Professor Hoffmann from the University of Melbourne and Professor Michale Turelli from the University of California have shown, according to a research brief, that by introducing an insecticide resistance gene alongside the Wolbachia bacteria into the mosquito, that the insects pass on the disease-blocking bacteria to other mosquitoes faster. The strain of the bacteria used was first isolated from Australian fruit flies during the late 1980s.
Wolbachia is a genus of bacteria which infects a high proportion of insects. It is one of the world's most common parasitic microbes and is possibly the most common reproductive parasite in the biosphere (according to a science report).

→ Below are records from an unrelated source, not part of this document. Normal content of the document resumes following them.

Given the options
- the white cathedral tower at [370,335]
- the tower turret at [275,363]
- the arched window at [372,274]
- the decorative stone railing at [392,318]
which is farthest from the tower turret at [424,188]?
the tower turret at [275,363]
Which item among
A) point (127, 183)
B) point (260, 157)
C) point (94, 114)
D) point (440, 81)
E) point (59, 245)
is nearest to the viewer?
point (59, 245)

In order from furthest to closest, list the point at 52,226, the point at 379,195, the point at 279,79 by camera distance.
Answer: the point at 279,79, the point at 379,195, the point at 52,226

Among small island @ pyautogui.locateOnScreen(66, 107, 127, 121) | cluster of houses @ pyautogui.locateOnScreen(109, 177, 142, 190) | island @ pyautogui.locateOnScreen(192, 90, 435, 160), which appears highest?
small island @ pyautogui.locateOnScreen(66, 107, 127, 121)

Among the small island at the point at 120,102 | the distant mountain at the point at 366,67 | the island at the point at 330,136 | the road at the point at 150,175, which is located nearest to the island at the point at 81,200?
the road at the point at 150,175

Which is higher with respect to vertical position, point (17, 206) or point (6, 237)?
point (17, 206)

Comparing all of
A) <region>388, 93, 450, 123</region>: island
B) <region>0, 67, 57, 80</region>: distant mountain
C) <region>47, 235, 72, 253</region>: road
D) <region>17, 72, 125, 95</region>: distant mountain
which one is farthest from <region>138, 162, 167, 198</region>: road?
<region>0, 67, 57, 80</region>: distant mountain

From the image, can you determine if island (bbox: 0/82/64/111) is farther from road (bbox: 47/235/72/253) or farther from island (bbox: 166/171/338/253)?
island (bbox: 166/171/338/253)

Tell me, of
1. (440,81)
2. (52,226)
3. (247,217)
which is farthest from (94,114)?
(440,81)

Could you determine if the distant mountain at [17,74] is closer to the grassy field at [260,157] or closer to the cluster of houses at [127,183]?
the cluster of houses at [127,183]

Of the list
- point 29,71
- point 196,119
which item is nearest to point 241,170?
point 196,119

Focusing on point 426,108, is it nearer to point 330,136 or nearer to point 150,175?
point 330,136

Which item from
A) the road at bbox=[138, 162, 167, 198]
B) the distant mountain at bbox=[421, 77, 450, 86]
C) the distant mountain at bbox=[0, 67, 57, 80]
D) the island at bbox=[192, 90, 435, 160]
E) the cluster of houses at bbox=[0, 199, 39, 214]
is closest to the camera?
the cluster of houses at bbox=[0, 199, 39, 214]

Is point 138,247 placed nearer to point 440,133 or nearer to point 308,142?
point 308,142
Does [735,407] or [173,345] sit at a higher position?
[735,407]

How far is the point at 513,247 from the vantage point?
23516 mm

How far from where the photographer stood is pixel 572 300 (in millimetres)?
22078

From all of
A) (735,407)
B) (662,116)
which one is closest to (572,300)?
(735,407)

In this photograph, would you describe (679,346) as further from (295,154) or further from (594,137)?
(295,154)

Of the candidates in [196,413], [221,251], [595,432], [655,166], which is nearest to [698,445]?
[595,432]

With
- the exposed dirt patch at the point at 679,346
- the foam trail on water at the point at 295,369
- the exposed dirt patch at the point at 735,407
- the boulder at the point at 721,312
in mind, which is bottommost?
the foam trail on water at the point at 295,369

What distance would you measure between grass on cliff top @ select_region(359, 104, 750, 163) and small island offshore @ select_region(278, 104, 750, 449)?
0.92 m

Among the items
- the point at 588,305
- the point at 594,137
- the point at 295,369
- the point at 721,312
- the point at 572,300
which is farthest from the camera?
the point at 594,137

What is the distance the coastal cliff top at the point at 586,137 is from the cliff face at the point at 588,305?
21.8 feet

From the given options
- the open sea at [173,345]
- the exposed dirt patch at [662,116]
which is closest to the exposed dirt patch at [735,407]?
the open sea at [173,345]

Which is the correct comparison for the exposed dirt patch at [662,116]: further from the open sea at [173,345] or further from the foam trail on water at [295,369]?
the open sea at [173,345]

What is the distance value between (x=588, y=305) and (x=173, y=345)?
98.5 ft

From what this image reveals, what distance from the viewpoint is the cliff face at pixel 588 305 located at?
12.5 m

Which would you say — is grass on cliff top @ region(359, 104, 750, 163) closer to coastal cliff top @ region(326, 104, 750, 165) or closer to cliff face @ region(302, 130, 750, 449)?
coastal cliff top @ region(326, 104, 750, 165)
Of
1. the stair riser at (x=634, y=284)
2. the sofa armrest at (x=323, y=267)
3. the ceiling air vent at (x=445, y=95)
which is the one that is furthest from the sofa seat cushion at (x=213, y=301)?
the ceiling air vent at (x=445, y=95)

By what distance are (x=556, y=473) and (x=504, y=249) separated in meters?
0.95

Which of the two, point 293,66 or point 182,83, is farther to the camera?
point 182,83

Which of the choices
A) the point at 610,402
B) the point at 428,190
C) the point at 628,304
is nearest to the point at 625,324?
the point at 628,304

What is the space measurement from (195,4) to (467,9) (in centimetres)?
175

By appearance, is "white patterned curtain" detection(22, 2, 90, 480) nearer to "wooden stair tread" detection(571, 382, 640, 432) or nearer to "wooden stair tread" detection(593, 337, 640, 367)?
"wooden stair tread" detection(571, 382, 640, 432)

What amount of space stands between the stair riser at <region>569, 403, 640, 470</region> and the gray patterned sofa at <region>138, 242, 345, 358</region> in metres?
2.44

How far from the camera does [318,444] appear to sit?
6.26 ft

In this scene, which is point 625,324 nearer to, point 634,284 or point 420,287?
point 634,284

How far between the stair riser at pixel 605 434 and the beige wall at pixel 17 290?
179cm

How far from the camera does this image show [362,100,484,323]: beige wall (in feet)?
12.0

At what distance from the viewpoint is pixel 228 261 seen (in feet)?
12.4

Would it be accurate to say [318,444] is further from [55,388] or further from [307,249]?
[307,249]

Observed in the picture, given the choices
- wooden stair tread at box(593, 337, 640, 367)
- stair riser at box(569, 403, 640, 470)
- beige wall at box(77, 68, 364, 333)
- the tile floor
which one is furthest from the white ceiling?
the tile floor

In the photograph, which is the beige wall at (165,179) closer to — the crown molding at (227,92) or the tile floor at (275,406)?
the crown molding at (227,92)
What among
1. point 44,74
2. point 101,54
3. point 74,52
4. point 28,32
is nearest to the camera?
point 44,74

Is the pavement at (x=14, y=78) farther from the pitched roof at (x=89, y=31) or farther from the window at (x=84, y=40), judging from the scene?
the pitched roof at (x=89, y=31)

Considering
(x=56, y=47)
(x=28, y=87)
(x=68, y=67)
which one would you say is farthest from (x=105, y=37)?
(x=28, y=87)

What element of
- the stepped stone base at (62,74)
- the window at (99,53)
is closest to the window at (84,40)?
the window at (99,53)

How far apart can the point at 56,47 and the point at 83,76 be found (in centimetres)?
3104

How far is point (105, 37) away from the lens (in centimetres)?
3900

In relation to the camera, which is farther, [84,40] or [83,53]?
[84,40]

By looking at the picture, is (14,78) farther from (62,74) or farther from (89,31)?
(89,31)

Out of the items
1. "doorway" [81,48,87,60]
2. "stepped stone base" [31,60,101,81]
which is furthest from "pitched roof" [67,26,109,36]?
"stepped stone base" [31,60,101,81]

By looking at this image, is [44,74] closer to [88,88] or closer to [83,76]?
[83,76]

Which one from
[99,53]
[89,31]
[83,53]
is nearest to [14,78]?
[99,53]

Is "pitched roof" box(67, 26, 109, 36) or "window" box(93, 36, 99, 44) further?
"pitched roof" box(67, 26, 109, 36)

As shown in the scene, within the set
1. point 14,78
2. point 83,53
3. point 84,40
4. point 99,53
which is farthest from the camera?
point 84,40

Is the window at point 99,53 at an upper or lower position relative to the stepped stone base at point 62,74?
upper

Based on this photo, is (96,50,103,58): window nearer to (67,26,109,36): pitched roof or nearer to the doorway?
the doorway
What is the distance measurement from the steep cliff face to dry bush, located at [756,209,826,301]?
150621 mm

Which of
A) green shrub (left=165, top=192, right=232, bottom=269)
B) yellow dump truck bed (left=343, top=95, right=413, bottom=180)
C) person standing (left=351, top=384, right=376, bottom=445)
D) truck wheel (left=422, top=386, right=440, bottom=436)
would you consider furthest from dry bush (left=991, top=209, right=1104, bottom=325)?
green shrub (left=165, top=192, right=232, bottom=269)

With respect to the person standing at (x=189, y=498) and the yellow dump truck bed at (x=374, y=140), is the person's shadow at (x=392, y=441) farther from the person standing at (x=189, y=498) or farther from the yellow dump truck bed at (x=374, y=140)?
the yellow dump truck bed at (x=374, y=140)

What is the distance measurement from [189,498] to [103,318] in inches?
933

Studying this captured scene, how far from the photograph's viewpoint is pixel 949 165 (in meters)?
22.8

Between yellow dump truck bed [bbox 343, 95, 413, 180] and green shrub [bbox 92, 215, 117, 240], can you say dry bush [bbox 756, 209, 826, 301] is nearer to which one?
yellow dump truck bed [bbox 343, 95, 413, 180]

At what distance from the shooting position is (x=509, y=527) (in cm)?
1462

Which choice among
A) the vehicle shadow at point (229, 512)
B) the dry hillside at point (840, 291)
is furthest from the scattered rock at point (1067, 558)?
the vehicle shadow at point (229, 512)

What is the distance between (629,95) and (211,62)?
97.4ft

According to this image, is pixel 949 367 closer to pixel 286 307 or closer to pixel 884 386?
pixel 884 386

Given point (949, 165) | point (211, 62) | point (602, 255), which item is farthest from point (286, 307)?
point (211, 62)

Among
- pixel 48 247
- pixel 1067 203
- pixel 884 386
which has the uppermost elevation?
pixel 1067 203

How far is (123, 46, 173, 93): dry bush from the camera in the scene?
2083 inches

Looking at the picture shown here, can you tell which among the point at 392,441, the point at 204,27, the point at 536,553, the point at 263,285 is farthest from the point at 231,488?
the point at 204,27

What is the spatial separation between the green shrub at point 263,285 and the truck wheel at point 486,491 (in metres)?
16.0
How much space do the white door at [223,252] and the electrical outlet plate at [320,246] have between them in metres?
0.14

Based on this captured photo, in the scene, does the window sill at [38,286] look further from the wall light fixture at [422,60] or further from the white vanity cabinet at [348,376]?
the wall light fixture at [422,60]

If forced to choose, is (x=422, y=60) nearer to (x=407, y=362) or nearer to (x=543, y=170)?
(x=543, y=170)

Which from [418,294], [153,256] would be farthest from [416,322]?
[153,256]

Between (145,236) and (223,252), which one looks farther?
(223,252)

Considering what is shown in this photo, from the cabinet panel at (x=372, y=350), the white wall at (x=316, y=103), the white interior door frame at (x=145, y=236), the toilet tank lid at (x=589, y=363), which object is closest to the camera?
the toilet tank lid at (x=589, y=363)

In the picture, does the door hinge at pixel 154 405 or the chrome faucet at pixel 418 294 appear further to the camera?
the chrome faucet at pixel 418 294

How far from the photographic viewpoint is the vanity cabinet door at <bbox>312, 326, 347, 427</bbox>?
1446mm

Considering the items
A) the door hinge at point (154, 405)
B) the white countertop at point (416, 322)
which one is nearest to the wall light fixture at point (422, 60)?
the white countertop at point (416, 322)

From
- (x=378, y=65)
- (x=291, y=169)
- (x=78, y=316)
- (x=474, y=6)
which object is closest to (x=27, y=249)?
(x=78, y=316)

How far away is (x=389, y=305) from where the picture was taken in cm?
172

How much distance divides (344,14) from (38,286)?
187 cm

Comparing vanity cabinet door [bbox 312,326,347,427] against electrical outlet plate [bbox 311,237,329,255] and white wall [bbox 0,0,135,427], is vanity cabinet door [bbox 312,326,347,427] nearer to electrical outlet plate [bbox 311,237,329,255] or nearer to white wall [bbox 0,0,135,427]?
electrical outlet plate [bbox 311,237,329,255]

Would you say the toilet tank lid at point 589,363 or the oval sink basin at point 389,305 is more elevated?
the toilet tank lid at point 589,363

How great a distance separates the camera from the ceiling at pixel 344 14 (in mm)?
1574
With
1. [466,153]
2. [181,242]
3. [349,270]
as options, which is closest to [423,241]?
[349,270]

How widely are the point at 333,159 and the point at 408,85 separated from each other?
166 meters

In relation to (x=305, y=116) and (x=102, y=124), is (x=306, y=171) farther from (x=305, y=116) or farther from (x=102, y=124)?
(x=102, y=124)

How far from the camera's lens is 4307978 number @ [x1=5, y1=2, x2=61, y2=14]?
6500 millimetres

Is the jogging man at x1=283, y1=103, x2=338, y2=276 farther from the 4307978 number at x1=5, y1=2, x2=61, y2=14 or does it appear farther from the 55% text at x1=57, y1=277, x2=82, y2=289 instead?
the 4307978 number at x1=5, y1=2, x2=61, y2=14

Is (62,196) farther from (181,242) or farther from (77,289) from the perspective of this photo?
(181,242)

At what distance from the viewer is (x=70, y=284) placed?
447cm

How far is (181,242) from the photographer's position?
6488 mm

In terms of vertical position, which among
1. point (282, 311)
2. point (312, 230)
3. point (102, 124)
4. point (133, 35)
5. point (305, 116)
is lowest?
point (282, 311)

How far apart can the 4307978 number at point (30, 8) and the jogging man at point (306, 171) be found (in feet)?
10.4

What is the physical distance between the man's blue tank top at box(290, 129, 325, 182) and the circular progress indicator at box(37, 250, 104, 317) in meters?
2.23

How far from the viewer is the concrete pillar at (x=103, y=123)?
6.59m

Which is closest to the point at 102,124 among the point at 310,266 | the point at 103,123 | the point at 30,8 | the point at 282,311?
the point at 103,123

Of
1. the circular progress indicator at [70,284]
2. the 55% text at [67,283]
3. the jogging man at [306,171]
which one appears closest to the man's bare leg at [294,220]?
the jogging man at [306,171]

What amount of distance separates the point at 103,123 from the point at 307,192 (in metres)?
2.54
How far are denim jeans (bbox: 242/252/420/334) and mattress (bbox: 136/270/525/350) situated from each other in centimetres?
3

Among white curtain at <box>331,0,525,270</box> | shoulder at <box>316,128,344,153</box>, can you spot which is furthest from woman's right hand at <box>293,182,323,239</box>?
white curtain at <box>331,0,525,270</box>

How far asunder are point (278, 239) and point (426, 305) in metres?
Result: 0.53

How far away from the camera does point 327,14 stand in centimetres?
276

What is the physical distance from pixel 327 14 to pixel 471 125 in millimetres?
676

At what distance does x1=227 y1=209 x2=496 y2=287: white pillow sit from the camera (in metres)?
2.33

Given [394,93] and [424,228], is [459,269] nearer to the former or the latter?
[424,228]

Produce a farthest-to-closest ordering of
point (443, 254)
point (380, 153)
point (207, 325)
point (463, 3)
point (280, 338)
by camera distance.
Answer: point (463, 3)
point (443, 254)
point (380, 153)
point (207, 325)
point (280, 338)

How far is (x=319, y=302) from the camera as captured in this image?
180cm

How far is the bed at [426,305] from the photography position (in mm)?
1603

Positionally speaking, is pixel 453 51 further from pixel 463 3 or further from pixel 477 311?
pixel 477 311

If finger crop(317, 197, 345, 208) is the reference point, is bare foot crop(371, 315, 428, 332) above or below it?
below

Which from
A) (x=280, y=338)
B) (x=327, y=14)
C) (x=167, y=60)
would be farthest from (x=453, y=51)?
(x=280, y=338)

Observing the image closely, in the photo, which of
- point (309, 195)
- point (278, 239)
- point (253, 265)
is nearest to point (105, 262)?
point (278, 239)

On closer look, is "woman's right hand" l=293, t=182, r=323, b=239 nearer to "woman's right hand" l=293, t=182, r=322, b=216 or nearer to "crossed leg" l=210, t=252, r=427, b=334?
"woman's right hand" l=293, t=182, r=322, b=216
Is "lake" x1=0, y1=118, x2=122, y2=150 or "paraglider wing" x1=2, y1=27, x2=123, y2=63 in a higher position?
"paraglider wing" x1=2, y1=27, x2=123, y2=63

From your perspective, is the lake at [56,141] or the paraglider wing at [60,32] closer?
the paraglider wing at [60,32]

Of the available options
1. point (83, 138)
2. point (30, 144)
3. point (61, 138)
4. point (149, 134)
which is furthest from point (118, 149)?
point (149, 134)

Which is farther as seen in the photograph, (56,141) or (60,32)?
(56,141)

The scientific strategy involves adding a pesticide resistance gene to a strain of Wolbachia called wMelPop . Insecticide use is very common in dengue and malaria-prone regions and so this approach should select for the survival of only the Wolbachia-infected mosquitoes, but then these insects would be unable to pass on a virus to humans.
One of the important aspects of this research is that, if it was successful, it would be relatively cheaper to administer. The downside are the potential unknown environmental implications.
The outcomes of the research have been published in the Proceedings of the Royal Society B.